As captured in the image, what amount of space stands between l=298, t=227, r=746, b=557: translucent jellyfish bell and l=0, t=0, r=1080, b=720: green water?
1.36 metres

* * *

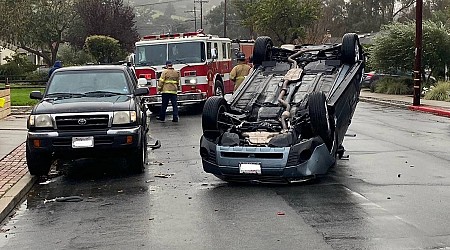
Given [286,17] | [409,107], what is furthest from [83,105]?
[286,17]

...

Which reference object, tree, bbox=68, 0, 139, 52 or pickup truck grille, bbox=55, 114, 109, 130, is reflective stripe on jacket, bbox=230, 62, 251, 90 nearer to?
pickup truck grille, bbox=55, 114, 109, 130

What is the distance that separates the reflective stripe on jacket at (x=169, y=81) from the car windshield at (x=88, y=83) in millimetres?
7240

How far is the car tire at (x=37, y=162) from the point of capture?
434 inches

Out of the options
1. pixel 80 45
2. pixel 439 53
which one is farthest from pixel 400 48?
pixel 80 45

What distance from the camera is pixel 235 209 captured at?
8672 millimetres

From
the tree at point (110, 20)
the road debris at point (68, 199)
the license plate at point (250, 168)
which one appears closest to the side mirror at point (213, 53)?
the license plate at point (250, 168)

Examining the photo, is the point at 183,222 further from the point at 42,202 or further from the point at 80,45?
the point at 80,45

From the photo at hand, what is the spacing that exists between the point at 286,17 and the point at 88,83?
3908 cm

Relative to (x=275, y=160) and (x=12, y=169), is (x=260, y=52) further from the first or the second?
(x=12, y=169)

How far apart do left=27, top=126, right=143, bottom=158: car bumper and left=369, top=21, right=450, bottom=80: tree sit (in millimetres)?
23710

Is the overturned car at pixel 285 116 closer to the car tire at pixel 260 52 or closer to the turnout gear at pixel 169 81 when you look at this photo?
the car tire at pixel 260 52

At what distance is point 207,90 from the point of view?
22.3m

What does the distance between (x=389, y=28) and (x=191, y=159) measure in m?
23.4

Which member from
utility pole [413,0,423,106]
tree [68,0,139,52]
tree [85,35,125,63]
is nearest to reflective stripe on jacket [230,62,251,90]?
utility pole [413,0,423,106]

## Short problem:
Rewrite the part of the listing that opens with the line containing "As captured in" and closes with the line containing "1.36 metres", renaming "green water" to "blue water" and keeping everything else unchanged.

## Response below:
As captured in the image, what amount of space stands between l=298, t=227, r=746, b=557: translucent jellyfish bell and l=0, t=0, r=1080, b=720: blue water?
1.36 metres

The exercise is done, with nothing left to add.